To avoid the inaction that can result if the person designated as trustee fails to communicate a decision either to accept or to reject the trusteeship, subsection (b) provides that a failure to accept within a reasonable time constitutes a rejection of the trusteeship. What will constitute a reasonable time depends on the facts and circumstances of the particular case. A major consideration is possible harm that might occur if a vacancy in a trusteeship is not filled in a timely manner. A trustee’s rejection normally precludes a later acceptance but does not cause the trust to fail. See Restatement (Third) of Trusts § 35 cmt. c (Tentative Draft No. 2, approved 1999). Regarding the filling of a vacancy in the event of a rejection, see Section 704.

A person designated as trustee who decides not to accept the trusteeship need not provide a formal rejection, but a clear and early communication is recommended. The appropriate recipient of the rejection depends upon the circumstances. Ordinarily, it would be appropriate to communicate the rejection to the person who informed the designee of the proposed trusteeship. If judicial proceedings involving the trust are pending, the rejection could be filed with the court. In the case of a person named as trustee of a revocable trust, it would be appropriate to communicate the rejection to the settlor. In any event, it would be best to inform a beneficiary with a significant interest in the trust because that beneficiary might be more motivated than others to seek appointment of a new trustee.

Subsection (c)(1) makes clear that a nominated trustee may act expeditiously to protect the trust property without being considered to have accepted the trusteeship. However, upon conclusion of the intervention, the nominated trustee must send a rejection of office to the settlor, if living and competent, otherwise to a qualified beneficiary.

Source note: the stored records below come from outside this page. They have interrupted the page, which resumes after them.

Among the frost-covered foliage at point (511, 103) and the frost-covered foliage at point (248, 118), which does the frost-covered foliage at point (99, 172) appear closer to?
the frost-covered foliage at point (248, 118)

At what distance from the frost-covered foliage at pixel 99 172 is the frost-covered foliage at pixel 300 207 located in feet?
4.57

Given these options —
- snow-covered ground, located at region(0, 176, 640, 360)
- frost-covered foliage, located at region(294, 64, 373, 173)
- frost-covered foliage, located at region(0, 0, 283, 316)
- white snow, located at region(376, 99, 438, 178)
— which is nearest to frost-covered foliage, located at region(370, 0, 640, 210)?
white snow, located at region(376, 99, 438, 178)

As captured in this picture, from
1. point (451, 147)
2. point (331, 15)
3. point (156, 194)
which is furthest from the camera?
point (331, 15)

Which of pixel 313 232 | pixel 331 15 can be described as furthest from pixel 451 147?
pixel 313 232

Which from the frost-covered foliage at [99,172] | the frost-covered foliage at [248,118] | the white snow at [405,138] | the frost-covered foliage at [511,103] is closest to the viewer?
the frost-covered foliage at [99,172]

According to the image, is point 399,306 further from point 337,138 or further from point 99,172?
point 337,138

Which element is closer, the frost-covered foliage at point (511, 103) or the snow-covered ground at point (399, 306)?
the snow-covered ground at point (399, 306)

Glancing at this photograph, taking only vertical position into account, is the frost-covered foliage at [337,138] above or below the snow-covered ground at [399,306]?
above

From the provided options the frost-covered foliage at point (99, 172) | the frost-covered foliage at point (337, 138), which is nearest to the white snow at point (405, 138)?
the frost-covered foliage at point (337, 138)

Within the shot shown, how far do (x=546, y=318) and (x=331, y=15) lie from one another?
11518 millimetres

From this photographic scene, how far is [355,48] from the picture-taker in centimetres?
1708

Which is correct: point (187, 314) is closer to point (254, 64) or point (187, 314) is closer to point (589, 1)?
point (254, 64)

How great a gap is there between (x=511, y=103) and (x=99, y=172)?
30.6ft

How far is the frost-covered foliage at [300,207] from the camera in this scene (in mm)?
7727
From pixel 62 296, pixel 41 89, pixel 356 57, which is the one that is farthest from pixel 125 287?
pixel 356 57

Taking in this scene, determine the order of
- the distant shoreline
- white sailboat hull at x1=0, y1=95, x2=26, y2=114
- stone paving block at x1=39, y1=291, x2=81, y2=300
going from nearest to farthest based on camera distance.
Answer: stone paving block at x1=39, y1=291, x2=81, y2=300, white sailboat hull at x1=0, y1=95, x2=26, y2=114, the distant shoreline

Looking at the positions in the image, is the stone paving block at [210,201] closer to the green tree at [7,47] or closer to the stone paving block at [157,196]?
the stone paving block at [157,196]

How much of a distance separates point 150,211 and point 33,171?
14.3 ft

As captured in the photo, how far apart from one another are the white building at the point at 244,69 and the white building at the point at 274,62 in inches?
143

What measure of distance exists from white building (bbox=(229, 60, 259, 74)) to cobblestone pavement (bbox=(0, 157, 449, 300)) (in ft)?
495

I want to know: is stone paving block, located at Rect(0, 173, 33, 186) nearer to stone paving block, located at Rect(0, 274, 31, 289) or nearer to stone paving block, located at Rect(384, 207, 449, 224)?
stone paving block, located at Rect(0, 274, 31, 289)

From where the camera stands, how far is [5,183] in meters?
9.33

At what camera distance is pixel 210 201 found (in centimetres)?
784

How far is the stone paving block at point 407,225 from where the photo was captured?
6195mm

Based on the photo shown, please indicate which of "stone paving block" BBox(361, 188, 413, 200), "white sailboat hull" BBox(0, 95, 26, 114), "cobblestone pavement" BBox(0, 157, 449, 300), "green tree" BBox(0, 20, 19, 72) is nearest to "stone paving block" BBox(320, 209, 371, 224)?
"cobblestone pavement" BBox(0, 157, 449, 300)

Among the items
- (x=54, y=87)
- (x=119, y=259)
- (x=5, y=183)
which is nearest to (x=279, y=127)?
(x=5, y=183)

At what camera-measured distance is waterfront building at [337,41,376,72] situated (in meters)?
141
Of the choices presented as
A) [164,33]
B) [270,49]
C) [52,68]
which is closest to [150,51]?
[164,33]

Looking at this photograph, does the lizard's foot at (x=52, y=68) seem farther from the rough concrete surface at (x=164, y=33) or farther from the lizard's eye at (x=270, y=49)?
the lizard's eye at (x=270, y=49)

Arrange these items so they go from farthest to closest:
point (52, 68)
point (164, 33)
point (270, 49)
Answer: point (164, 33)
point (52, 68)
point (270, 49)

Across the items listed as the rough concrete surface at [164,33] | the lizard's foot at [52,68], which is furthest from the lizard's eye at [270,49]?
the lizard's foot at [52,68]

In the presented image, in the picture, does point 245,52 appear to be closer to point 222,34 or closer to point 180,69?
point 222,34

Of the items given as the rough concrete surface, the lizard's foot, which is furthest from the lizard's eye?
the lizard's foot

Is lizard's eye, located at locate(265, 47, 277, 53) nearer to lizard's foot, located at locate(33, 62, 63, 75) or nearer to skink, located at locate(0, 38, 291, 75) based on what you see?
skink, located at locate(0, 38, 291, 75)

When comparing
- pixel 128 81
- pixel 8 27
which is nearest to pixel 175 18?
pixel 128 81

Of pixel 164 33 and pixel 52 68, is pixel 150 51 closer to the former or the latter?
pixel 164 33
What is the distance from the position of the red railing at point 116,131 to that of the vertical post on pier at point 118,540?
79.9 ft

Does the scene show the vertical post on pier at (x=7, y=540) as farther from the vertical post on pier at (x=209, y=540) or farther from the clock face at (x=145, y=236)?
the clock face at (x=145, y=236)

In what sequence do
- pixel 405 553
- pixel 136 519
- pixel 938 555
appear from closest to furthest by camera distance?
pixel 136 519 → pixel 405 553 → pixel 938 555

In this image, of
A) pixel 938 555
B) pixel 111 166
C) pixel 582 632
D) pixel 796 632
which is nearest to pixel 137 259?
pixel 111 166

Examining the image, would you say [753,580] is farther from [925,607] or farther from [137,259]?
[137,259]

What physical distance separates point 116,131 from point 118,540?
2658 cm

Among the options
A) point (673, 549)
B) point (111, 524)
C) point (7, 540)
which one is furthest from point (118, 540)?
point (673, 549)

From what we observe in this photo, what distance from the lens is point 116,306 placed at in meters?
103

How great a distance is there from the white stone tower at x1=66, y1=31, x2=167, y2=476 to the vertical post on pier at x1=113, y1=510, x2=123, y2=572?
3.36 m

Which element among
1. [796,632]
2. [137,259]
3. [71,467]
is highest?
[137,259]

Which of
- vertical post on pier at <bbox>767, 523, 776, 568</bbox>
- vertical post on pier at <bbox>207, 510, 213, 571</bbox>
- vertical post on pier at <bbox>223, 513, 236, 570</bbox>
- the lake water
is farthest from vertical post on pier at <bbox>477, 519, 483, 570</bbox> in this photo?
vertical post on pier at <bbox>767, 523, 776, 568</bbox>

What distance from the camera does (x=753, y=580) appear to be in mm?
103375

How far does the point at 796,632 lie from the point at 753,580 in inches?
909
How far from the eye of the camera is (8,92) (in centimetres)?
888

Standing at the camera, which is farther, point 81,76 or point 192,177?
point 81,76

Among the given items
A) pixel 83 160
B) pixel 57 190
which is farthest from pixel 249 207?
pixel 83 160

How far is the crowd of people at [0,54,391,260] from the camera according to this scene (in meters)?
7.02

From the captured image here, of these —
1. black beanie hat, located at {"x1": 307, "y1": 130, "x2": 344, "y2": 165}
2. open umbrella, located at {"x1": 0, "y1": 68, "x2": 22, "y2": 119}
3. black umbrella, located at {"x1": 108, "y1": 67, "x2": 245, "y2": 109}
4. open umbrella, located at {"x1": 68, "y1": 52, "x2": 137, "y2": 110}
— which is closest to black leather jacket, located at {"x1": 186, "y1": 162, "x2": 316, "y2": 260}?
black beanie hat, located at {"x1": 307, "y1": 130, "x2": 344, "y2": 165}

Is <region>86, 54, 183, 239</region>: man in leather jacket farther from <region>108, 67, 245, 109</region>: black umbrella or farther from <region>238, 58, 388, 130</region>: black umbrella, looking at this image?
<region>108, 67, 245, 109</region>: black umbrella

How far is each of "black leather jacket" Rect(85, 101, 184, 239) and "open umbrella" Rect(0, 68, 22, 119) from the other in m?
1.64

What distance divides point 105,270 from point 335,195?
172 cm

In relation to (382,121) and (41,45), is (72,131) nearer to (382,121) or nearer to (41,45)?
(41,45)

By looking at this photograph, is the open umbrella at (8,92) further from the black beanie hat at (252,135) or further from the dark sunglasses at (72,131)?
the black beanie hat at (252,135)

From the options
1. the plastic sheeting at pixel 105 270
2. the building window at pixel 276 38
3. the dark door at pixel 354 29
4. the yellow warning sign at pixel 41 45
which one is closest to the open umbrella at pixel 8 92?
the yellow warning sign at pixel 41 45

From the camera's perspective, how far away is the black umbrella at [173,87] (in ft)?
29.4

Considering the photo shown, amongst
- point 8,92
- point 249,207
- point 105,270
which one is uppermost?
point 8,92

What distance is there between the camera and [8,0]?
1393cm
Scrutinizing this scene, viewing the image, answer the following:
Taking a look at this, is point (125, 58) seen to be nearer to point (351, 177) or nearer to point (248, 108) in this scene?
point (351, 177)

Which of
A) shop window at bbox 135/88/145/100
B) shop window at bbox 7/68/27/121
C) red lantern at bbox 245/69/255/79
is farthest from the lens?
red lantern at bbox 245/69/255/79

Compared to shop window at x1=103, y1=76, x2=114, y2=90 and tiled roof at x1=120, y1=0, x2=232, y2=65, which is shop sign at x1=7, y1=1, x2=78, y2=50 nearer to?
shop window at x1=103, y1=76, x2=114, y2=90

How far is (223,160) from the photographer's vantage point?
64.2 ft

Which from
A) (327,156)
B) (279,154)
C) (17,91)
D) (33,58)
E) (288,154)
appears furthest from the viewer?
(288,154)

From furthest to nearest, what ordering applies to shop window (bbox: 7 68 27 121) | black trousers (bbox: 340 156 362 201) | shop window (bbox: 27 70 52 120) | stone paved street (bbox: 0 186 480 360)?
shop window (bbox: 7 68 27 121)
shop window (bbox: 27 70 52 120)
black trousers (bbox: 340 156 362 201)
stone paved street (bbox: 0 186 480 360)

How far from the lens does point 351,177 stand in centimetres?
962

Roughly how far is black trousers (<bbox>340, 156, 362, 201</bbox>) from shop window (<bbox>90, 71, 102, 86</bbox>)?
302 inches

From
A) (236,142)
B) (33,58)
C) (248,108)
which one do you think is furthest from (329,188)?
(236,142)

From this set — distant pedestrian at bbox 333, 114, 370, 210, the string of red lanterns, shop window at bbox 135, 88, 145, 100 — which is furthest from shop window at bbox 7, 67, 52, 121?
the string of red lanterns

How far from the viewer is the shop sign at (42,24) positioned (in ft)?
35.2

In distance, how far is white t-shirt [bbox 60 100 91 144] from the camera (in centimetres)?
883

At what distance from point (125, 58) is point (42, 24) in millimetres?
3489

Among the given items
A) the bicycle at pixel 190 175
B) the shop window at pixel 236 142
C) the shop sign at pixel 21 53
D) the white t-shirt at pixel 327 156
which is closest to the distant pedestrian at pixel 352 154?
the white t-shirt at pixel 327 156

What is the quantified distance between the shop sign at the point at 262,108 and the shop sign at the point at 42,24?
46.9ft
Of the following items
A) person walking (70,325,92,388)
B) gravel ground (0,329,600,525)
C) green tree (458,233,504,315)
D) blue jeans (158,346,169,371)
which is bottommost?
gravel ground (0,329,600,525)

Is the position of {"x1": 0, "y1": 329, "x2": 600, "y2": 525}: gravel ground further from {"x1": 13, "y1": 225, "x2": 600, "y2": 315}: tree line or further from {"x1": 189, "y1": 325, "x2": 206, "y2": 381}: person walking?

Because of the potential liability that can inhere in trusteeship, subsection (c)(2) allows a person designated as trustee to inspect the trust property without accepting the trusteeship. The condition of real property is a particular concern, including possible tort liability for the condition of the premises or liability for violation of state or federal environmental laws such as CERCLA, 42 U.S.C. § 9607. For a provision limiting a trustee’s personal liability for obligations arising from ownership or control of trust property, see Section 1010(b).